• PROBLEM DETAILS: Reproduce every one of the following rows verbatim, leaving each line unchanged.

Spatial relation data
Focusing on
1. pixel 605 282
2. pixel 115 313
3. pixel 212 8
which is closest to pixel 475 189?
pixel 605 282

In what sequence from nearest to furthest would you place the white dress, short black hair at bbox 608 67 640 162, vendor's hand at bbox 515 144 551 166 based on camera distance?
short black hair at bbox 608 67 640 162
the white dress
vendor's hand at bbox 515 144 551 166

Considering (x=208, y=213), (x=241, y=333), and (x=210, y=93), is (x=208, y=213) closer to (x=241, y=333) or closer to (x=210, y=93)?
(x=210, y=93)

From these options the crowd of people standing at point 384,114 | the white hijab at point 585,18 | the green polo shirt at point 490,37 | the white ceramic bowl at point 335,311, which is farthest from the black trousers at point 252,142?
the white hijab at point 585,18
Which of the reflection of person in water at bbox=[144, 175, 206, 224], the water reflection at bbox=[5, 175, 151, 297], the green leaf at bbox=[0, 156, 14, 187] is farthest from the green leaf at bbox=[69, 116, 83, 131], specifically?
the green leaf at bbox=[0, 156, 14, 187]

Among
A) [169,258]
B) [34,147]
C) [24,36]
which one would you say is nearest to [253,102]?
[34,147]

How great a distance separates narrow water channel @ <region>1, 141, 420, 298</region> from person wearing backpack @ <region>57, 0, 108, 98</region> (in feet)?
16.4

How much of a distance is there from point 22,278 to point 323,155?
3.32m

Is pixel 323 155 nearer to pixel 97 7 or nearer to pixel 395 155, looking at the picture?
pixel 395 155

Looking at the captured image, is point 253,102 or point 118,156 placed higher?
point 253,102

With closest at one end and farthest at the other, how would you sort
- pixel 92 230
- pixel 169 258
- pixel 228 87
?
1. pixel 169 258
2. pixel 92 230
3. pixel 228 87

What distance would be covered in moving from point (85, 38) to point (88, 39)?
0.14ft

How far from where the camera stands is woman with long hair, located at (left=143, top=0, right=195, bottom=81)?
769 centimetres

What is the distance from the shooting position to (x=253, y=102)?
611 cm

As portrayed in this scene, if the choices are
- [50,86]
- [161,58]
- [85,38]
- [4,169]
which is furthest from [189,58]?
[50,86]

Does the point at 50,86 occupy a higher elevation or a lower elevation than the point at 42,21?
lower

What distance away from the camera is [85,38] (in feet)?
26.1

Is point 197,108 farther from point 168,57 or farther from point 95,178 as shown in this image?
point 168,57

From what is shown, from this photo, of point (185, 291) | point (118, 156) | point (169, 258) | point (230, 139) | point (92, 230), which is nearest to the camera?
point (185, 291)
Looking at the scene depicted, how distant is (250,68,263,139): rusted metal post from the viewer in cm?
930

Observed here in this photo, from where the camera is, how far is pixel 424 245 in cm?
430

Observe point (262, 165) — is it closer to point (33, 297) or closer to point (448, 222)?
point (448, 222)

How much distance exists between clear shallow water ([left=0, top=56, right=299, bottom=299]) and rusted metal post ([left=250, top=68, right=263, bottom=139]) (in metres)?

• THE REPLY:
Focusing on
1. pixel 605 282
2. pixel 115 313
3. pixel 212 8
which is closest to pixel 475 189?
pixel 605 282

In what sequence from nearest to furthest would you place the white dress, short black hair at bbox 608 67 640 162, vendor's hand at bbox 515 144 551 166 based on camera distance?
short black hair at bbox 608 67 640 162
the white dress
vendor's hand at bbox 515 144 551 166

Considering (x=208, y=213), (x=241, y=333), and (x=210, y=93), is (x=208, y=213) closer to (x=241, y=333) or closer to (x=210, y=93)?
(x=210, y=93)

From these options the crowd of people standing at point 384,114 | the white hijab at point 585,18 | the green polo shirt at point 490,37 | the white ceramic bowl at point 335,311, which is farthest from the black trousers at point 252,142?
the white hijab at point 585,18
Which of the reflection of person in water at bbox=[144, 175, 206, 224], the water reflection at bbox=[5, 175, 151, 297], the green leaf at bbox=[0, 156, 14, 187] is farthest from the green leaf at bbox=[69, 116, 83, 131], specifically?
the green leaf at bbox=[0, 156, 14, 187]

Among
A) [169,258]
B) [34,147]
C) [24,36]
which one would you say is nearest to [253,102]?
[34,147]

How great a distance separates narrow water channel @ <region>1, 141, 420, 298</region> from person wearing backpack @ <region>57, 0, 108, 98</region> (in feet)?
16.4

How much of a distance is there from point 22,278 to point 323,155?
3.32m

Is pixel 323 155 nearer to pixel 97 7 or nearer to pixel 395 155, looking at the picture?
pixel 395 155

Looking at the captured image, is point 253,102 or point 118,156 placed higher?
point 253,102

With closest at one end and farthest at the other, how would you sort
- pixel 92 230
- pixel 169 258
- pixel 228 87
?
1. pixel 169 258
2. pixel 92 230
3. pixel 228 87

What distance would be covered in moving from point (85, 38) to point (88, 39)?
0.14ft

How far from where the camera stands is woman with long hair, located at (left=143, top=0, right=195, bottom=81)?
769 centimetres

What is the distance from the shooting position to (x=253, y=102)?
611 cm

As portrayed in this scene, if the choices are
- [50,86]
- [161,58]
- [85,38]
- [4,169]
which is furthest from [189,58]?
[50,86]

Does the point at 50,86 occupy a higher elevation or a lower elevation than the point at 42,21?
lower

What distance away from the camera is [85,38] (in feet)?
26.1

Is point 197,108 farther from point 168,57 or farther from point 95,178 as shown in this image?
point 168,57

From what is shown, from this photo, of point (185, 291) | point (118, 156) | point (169, 258) | point (230, 139) | point (92, 230), which is nearest to the camera?
point (185, 291)
Looking at the scene depicted, how distant is (250,68,263,139): rusted metal post from the viewer in cm?
930

Observed here in this photo, from where the camera is, how far is pixel 424 245 in cm?
430

Observe point (262, 165) — is it closer to point (33, 297) or closer to point (448, 222)?
point (448, 222)

How much distance exists between clear shallow water ([left=0, top=56, right=299, bottom=299]) and rusted metal post ([left=250, top=68, right=263, bottom=139]) (in metres)?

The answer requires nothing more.